Question 11.3: Consider the following data on weight and height of 17 femal......
Consider the following data on weight and height of 17 female students:
(a) Calculate the correlation coefficient of Bravais–Pearson (use \Sigma ^{n}_{i=1} x_{i} y_{i} = 170, 821, \bar{x} = 166.65, \bar{y} = 60.12,\Sigma ^{n}_{i=1}y^{2}_{i} = 62, 184,\Sigma ^{n}_{i=1}x^{2}_{i} = 472, 569). What does this imply with respect to a linear regression of height on weight?
(b) Now estimate and interpret the linear regression model where “weight” is the outcome.
(c) Predict the weight of a student with a height 175 cm.
(d) Now produce a scatter plot of the data (manually or by using R) and interpret it.
(e) Add the following two points to the scatter plot ( x_{18}, y_{18}) = (175, 55) and (x_{19}, y_{19}) = (150, 75). Speculate how the linear regression estimate will change after adding these points.

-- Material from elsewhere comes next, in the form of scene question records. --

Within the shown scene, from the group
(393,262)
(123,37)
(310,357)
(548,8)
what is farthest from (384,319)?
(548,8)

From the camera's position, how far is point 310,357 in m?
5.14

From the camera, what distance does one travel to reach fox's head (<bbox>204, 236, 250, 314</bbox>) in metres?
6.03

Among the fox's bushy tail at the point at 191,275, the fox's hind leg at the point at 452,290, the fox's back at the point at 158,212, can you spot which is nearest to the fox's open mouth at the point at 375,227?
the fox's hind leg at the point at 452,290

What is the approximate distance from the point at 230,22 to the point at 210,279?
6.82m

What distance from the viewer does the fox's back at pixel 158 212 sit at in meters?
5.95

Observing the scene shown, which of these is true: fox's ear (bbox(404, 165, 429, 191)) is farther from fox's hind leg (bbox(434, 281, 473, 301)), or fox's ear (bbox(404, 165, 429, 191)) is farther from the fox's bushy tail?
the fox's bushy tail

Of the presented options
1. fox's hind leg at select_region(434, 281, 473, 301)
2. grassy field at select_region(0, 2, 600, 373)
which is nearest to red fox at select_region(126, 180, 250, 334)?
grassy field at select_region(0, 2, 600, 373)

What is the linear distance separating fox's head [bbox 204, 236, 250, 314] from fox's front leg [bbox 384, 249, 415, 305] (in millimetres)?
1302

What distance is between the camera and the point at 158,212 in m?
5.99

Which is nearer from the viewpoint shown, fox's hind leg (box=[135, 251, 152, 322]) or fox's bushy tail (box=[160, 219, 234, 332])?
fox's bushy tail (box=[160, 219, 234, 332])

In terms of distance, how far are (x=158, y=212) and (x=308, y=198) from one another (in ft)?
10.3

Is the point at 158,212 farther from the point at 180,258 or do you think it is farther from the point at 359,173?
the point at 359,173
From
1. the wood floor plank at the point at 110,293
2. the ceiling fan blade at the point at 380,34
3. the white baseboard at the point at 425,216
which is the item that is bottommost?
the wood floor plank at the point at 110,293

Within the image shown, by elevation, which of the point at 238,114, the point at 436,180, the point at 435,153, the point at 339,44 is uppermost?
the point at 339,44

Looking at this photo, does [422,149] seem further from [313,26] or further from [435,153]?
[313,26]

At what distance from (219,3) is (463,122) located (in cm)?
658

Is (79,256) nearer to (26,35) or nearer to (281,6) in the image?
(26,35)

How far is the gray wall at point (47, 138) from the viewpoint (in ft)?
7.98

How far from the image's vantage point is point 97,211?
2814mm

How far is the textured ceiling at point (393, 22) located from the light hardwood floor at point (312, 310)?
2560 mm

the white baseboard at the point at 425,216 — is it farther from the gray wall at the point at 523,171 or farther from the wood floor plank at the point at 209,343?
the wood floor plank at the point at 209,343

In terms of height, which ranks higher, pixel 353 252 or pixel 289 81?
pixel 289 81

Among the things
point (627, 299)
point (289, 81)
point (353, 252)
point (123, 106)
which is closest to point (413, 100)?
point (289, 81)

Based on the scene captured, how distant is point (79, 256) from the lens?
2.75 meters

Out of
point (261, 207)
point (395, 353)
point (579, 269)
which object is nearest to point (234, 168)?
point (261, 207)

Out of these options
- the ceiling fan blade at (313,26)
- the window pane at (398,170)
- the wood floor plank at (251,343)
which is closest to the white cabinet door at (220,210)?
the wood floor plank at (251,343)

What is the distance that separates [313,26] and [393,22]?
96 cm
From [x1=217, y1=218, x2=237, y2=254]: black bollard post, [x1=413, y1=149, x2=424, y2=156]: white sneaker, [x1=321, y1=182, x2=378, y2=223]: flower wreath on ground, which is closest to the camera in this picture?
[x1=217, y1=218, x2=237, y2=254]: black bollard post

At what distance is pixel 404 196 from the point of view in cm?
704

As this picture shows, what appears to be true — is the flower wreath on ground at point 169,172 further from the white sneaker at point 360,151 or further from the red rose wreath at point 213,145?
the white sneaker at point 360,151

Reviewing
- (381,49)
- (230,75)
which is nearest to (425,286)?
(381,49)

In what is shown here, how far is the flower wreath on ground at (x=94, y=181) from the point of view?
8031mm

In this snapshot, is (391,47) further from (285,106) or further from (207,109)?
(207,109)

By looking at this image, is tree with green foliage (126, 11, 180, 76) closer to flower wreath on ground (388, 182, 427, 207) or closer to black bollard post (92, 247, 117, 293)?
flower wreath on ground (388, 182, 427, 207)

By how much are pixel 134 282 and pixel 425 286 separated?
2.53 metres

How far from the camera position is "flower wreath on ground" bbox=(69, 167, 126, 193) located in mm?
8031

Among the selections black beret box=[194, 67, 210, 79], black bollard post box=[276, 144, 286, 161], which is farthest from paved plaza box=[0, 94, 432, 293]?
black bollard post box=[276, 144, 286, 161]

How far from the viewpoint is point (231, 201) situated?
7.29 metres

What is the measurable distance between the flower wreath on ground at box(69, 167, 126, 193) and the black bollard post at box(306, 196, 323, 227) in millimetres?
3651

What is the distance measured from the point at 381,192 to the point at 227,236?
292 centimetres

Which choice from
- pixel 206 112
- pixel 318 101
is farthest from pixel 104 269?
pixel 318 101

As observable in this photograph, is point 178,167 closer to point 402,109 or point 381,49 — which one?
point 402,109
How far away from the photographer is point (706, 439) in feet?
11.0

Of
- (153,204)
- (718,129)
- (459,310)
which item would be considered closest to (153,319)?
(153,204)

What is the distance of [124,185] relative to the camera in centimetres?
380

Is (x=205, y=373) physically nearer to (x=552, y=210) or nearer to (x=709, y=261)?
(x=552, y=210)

(f) Re-estimate the model using all 19 observations and \Sigma x_{i} y_{i} = 191, 696 and \Sigma x^{2}_{i} = 525, 694.
(g) Given the results of the two regression models: What are the general implications with respect to the least squares estimator of β?
| Student i | 1 | 2 | 3 | 4 | 5 | 6 | 7 | 8 | 9 |
| Weight y_{i} | 68 | 58 | 53 | 60 | 59 | 60 | 55 | 62 | 58 |
| Height x_{i} | 174 | 164 | 164 | 165 | 170 | 168 | 167 | 166 | 160 |
| Student i | 10 | 11 | 12 | 13 | 14 | 15 | 16 | 17 | |
| Weight y | 53 | 53 | 50 | 64 | 77 | 60 | 63 | 69 | |
| Height x | 160 | 163 | 157 | 168 | 179 | 170 | 168 | 170 |
(a) The correlation coefficient is
r=\frac{S_{xy}}{\sqrt{S_{yy}S_{xx}} } =\frac{170, 821 − 17 · 166.65 · 60.12}{\sqrt{\left(62, 184 − 17 · 60.12^{2}\right)\left(472, 569 − 17 · 166.65^{2}\right) } } =\frac{498.03}{\sqrt{738.955 · 441.22} }= 0.87.
This indicates strong positive correlation: the higher the height, the higher the weight. Since R² = r ² = 0.87² ≈ 0.76, we already know that the fit of a linear regression model will be good (no matter whether height or weight is treated as outcome). From (11.11), we also know that \hat{\beta } will be positive.
\hat{\beta }=\frac{S_{xy}}{S_{xx}} =\frac{S_{xy}}{\sqrt{S_{xx}}\sqrt{S_{yy}} } \cdot \sqrt{\frac{S_{yy}}{S_{xx}} }=r\sqrt{\frac{S_{yy}}{S_{xx}} } . (11.11)
(b) We know from (a) that S_{xy} = 498.03 and that S_{xx} = 441.22. The least squares estimates are therefore
\hat{\beta }= \frac{498.03}{441.22} =1.129,
\hat{\alpha}= 60.12 − 166.65 · 1.129 = −128.03.
Each centimetre difference in height therefore means a 1.129 kg difference in weight. It is not possible to interpret \hat{\alpha} meaningfully in this example.
(c) The prediction is
−128.03 + 1.129 · 175 = 69.545 kg.
(d)–(g) The black dots in Fig. B.21 show the scatter plot of the data. There is clearly a positive association in that greater height implies greater weight. This is also emphasized by the regression line estimated in (b). The two additional points appear in dark grey in the plot. It is obvious that they do not match the pattern observed in the original 17 data points. One may therefore speculate that with the inclusion of the two new points \hat{\beta } will be smaller. To estimate the new regression line we need
\bar{x} =\frac{1}{19} \left(17 · 166.65 + 150 + 175\right)= 166.21,
\bar{y} =\frac{1}{19} \left(17 · 60.12 + 75 + 55\right)= 60.63.
This yields
\hat{\beta }= \frac{\Sigma ^{n}_{i=1}x_{i}y_{i} -n\bar{x} \bar{y}}{\Sigma ^{n}_{i=1}x^{2}_{i}-n\bar{x}^{2}} =\frac{191696 − 19 · 166.21 · 60.63}{525694 − 19 · 166.21^{2}} =\frac{227.0663}{804.4821} \approx 0.28.
This shows that the two added points shrink the estimate from 1.129 to 0.28. The association becomes less clear. This is an insightful example showing that least squares estimates are generally sensitive to outliers which can potentially affect the results.